As I write this section I get the message: **This answer is getting pretty long. Consider making it more concise so students aren't intimidated.** Please don't be intimidated, this part is all optional.

It turns out all angles that are multiples of three degrees are constructible with straightedge and compass, and thus they all have a trig functions that are made out of the usual operations and square roots. It's not too hard to solve for those.

Here's our plan. We're going to find #cos 72^circ# and #cos 144^circ# by solving #cos(2 x)=cos(3 x)#. Then we note # cos 36^circ = - cos 144^circ# and #24^circ=144^circ-120^circ.#

Reminder: #cos x = cos a# has solutions # x= \pm a + 360^circ k,# integer #k#.

Solve #cos(2x)=cos(3x) # for #x#

#2x = \pm 3x + 360^circ k#

#2x \pm 3x = 360^circ k#

#5x = 360^circ k or x = -360^circ k#

#x = 72 ^circ k quad #

This includes #-360^circ k# so we don't need to write that separately.

So we see our equation gives us all the multiples of #72^circ#. Let's go at it a different way, using the double and triple angle formulas:

Solve #cos(2x)=cos(3x) # for #cos(x)#

#2 cos^2 x - 1 = 4 cos^3 x - 3 cos x#

Let's abbreviate #c=cos x#

#2 c^2 - 1= 4 c^3 - 3 c #

# 4 c^3 - 2 c^2 - 3c + 1 = 0 #

That's a cubic equation, but one of the easy ones. All the cosines of multiples of #72^circ # will be roots of this equation. That includes #cos 0 = 1#. So #c-1# is a factor, and with long division we get

# (c-1)(4 c^2 + 2 c - 1)= 0#

#cos 0^circ,# #cos 72^circ,# and #cos 144^circ# are all different, so they're the three roots to this cubic equation. All other multiples of #72^circ# share one of these cosines.
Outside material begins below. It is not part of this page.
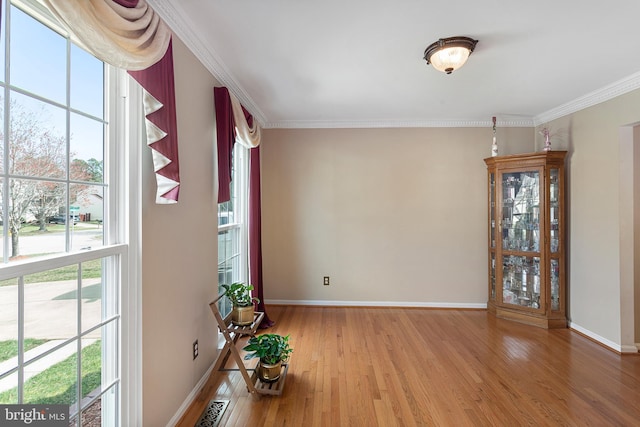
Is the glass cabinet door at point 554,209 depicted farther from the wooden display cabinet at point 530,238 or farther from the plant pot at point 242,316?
the plant pot at point 242,316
The quadratic equation has roots

# c = 1/4(-1 \pm sqrt{5})#

Clearly #cos 72^circ# is the positive one and #cos 144^circ# is the negative one:

#cos 72^circ = 1/4(\sqrt{5} -1 )#

#cos 144^circ = 1/4(-\sqrt{5}-1) #

#cos 36^circ = - \cos(180^circ - 36^circ)=-cos 144^circ = 1/4(1 + \sqrt{5})#

That's half the Golden Ratio! By the Pythagorean Theorem,

#sin 36^circ = sqrt{ 1 - (1/4(1+sqrt{5}))^2 } #

I'm not going to simplify it, too much work right now.
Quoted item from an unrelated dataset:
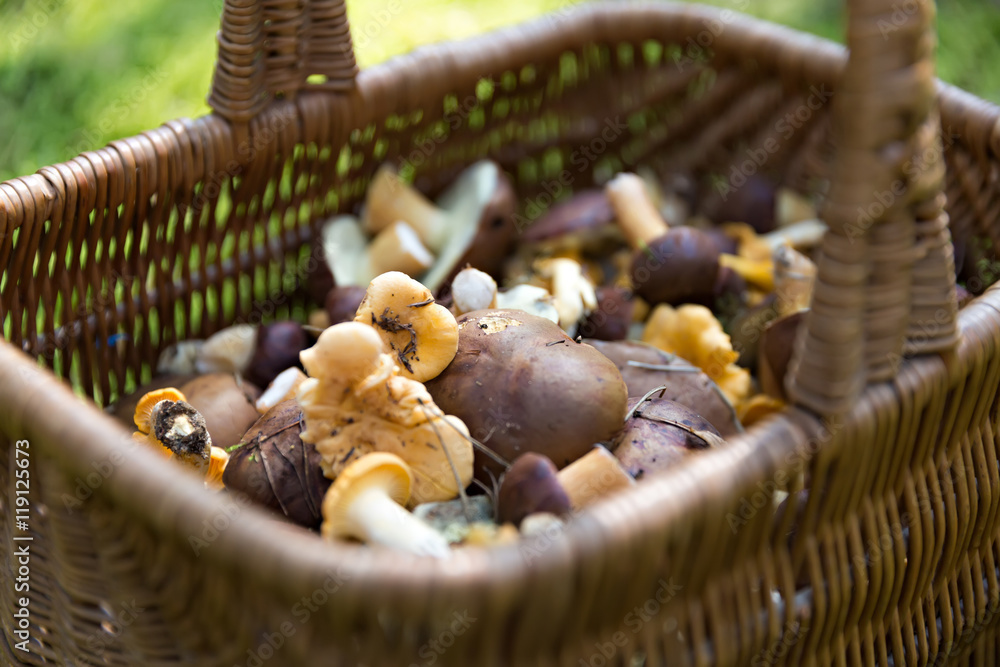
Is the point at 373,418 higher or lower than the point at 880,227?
lower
# cos 24^circ = cos(144^circ - 120^circ)#

# = cos 144^circ cos 120^circ + sin 144^ circ sin 120 ^circ #

# = cos 144^circ cos 120^circ + sin 36^ circ sin 120 ^circ #

# = (1/4(-\sqrt{5}-1))(-1/2) + sqrt{ 1 - (1/4(1+sqrt{5}))^2 } (\sqrt{3}/2) #

I'm not going to simplify that either, but for satisfaction I will paste it into

# sin24^circ = sqrt{1 - ( (1/4(-\sqrt{5}-1))(-1/2) + sqrt{ 1 - (1/4(1+sqrt{5}))^2 } (\sqrt{3}/2) )^2 } #